Read, in Jacobs, The Death and Life of Great American Cities,
22. The Kind of Problem a City is, pp. 558 - 585
You will notice that I'm leaving some chapters of Jacobs off the syllabus. If this were a class in Urban planning I would probably include them. But as it isn't, I think it best for us to proceed. The final chapter is a summary of her ideas, and is also a critique of certain applications of "the scientific method" to the analysis of Urban America.
Understand what she means by "disorganized complexity". Does she think it a good thing or a bad thing when it comes to saving Urban life in America? She both quotes and argues with Dr.Warren Weaver of the Rockefeller Foundation. You can see the Foundation's report by clicking here.
Note how she says that using the wrong kind of "scientific thinking" led to the destruction of cities. For example she says. "in the form of statistics, these citizens were no longer components of any unit except the family, and could be dealt with like grains of sand, or electrons, or billiard balls." Note the example she goes on to give, and see if you can find something in your city which resembles it.

Written instruction A >>
Answer from the reading notes on Jacobs:
(i) What chapter number, title, and page range are assigned?
(ii) Whom does Jacobs both quote and argue with in that chapter?
(iii) What does the final chapter critique besides summarizing her ideas?
Written instruction B >> Using the reading notes on Jacobs, explain why some of her chapters are left off the syllabus.
Written instruction C >> Please extend the reading notes on Jacobs with a few sentences that pick up after the last line.

Rows >>
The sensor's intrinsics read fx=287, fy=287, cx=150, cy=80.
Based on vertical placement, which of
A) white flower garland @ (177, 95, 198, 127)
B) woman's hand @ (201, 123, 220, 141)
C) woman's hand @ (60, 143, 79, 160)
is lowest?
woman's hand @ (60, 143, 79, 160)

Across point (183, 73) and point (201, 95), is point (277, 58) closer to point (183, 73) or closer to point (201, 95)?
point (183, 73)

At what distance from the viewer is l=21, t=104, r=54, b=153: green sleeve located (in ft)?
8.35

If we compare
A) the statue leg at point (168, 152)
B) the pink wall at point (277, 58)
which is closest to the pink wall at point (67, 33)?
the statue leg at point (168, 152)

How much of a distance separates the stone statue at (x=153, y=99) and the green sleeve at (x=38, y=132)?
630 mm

--

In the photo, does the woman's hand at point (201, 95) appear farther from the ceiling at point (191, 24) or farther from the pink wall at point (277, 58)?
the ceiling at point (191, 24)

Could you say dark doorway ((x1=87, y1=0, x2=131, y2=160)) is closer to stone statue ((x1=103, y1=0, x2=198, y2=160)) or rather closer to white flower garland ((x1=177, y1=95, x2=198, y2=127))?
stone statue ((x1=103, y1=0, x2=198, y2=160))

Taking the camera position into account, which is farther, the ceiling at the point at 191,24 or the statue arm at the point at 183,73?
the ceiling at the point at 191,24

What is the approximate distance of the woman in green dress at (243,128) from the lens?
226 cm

Written response A >>
(i) Chapter 22, "The Kind of Problem a City is," pages 558 to 585.
(ii) Dr. Warren Weaver of the Rockefeller Foundation.
(iii) Certain applications of "the scientific method" to the analysis of Urban America.

Written response B >> The course is not a class in Urban planning. The instructor says those chapters would probably be included if it were, but since it isn't, it seems best to move on.

Written response C >>
Note the way she prefers to think...a three step program. Do you understand what she means? If not, come prepared to as questions about it.
Why does she prefer to use the idea of "ordinary citizens" instead of "city planners"? Do you agree with her?
What does she mean by "the semi-suburbanized and suburbanized messes we create in this way become despised by their own inhabitants tomorrow. You can probably use City-Data and Google earth to find such an area in your chosen city.. Give it a try, and add it to your resource folder.
Here is such a neighborhood in Minneapolis. The area in light red-orange has had its property value decline by almost 20 percent Click on the image to view it in City Data. Identify the block by shape not by color. Below is the same neighborhood in on Google Maps. And below that, Street View. Take a walk around.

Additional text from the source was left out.